• [TÂCHES À RÉALISER]
1. Selon l'extrait sur l'interopérabilité avec l'OTAN, qu'est-ce qui est avant tout concerné par l'interopérabilité dans les Forces Terrestres ?
2. Prolongez l'extrait sur l'interopérabilité avec l'OTAN après sa dernière phrase.

• [EXTRAIT CHOISI]

+++

L'interopérabilité avec l'OTAN

Un élément essentiel de l'exercice auquel j'ai participé réside naturellement dans la connaissance des procédures, des acronymes et de la doctrine de l'OTAN. Le sujet reste très sensible en Suisse sur le plan politique, et les adversaires de l'Armée XXI dénoncent régulièrement une supposée volonté d'adhérer à l'OTAN qui gangrènerait nos rangs. Cette accusation a pour principal argument les objectifs de l'armée en termes d'interopérabilité, c'est-à -dire dans sa capacité à coopérer étroitement avec les états-majors et les formations de l'Alliance. Pourtant, pareille interopérabilité est différenciée : si les Forces Aériennes et les impératifs de la sauvegarde de l'espace aérien exigent une compatibilité jusqu'à l'élément individuel, il n'en va pas de même avec les Forces Terrestres, où ce sont avant tout les états-majors - et partant les systèmes de commandement - qui sont concernés.

Est-il cependant dans l'intérêt de la Suisse de se rapprocher de l'OTAN, notamment en envoyant ses officiers d'état-major suivre des formations ? Au vu de mon expérience personnelle, forcément limitée, je trouve que la participation aux cours et aux exercices de l'Alliance apporte beaucoup, parce que celle-ci a une expérience opérationnelle ayant abouti à un savoir-faire précieux ; toutes les facettes d'une opération militaire moderne sont couvertes par ses règlements, par des formulaires standards, par ses briefings routiniers. En revanche, les spécificités suisses font que ce savoir-faire doit être adapté à nos besoins et à notre rythme : on ne peut pas copier/coller, mais prendre le meilleur et le convertir. De ce fait, je considère que l'OTAN offre à l'armée suisse un environnement favorable pour sa propre transformation, mais que le transfert doctrinal et opérationnel doit se faire en fonction de notre spectre d'engagement, de notre système de milice et de nos intérêts nationaux.

+++

• [DONNÉES FOURNIES]
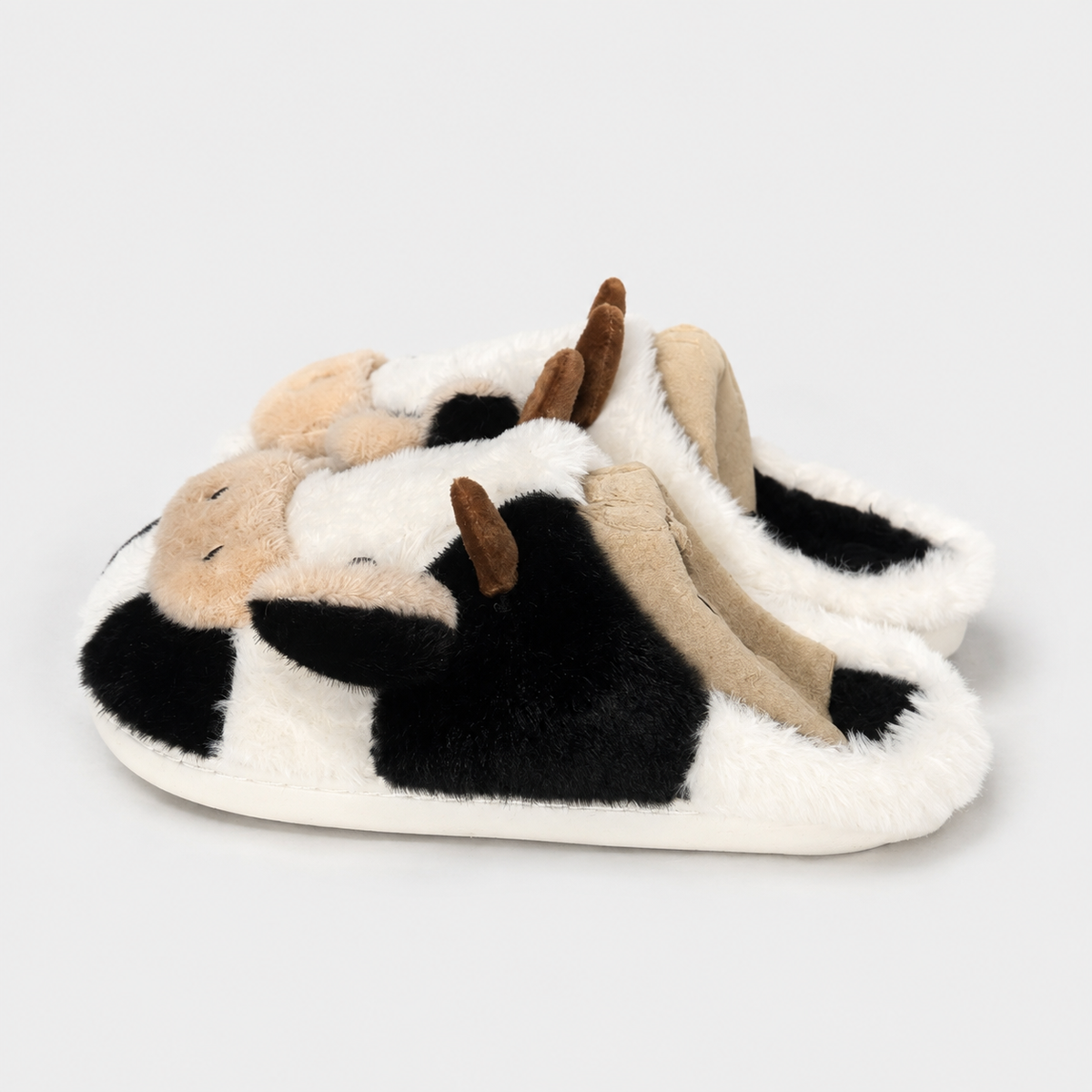 A pair of plush cow-themed slippers with black and white patches, beige face and belly details, and brown horns, shown on a light gray background.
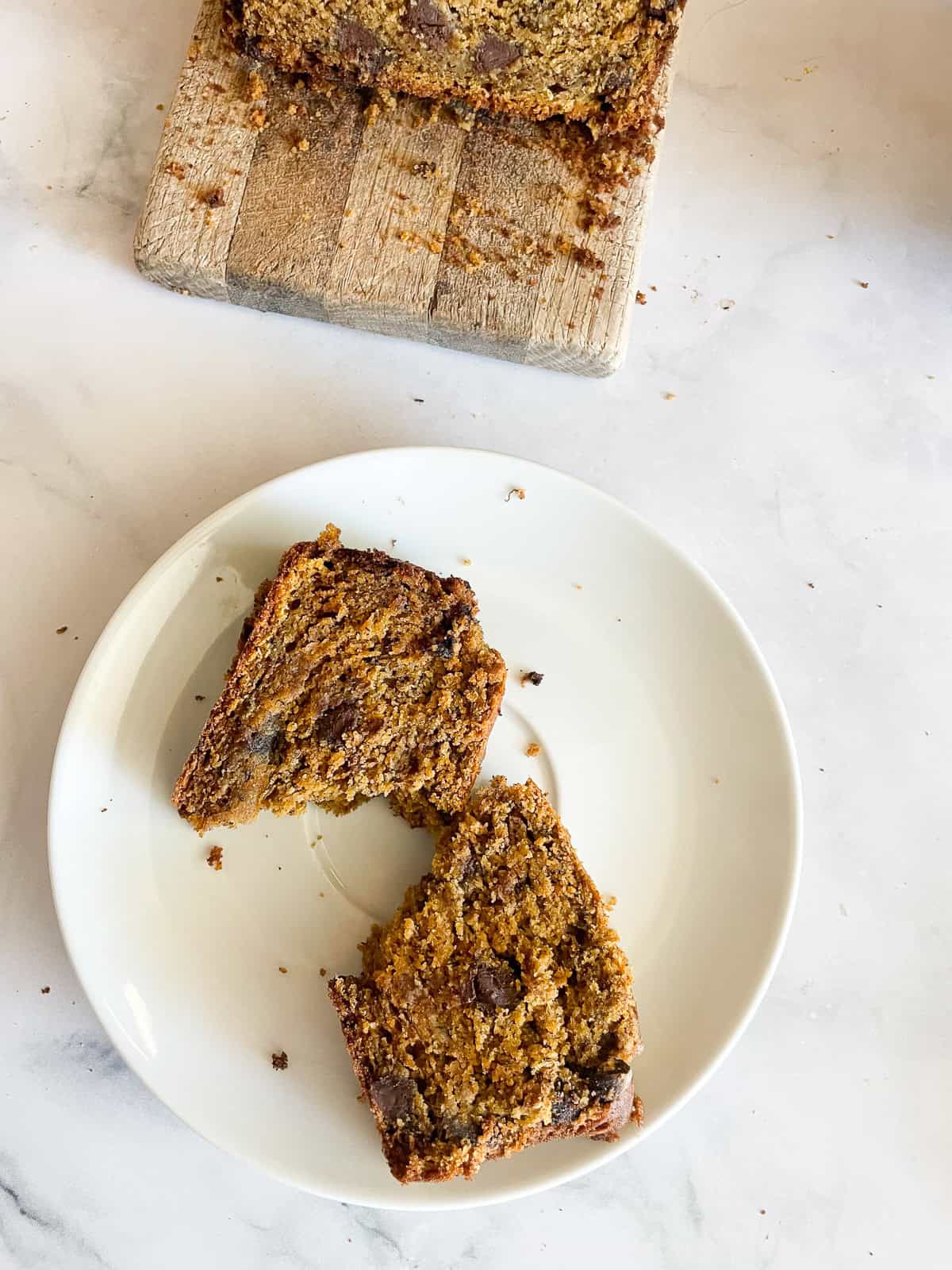 A slice of pumpkin banana bread on a plate.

+++

• [RÉPONSES FOURNIES]
1. Avant tout les états-majors, et partant les systèmes de commandement.

2.
Aujourd'hui, cette démarche reste cependant largement empirique, et des décalages nous confrontent à des situations déstabilisantes ; nous ne sommes pas loin de devoir choisir, lors de chaque planification - en vue d'une opération ou lors d'un exercice -, si nous appliquons les règlements OTAN, les règlements suisses, ou un mélange des deux. Les tiraillements sont d'une double nature : d'une part, une coopération avec des armées étrangères exige une compatibilité avec leurs procédures, et les nations neutres du continent ont toutes adopté les principes de l'Alliance (c'est d'ailleurs l'un des objectifs des exercices VIKING), alors même que les formations de milice suisses et leurs états-majors ne sont pas en mesure d'être OTAN-compatibles ; d'autre part, si ces principes érigés en standards ont de nombreuses qualités, ils répondent aux besoins d'opérations multinationales de grande ampleur et/ou de longue durée, et non à ceux d'opérations nationales. Un compromis est donc inévitable.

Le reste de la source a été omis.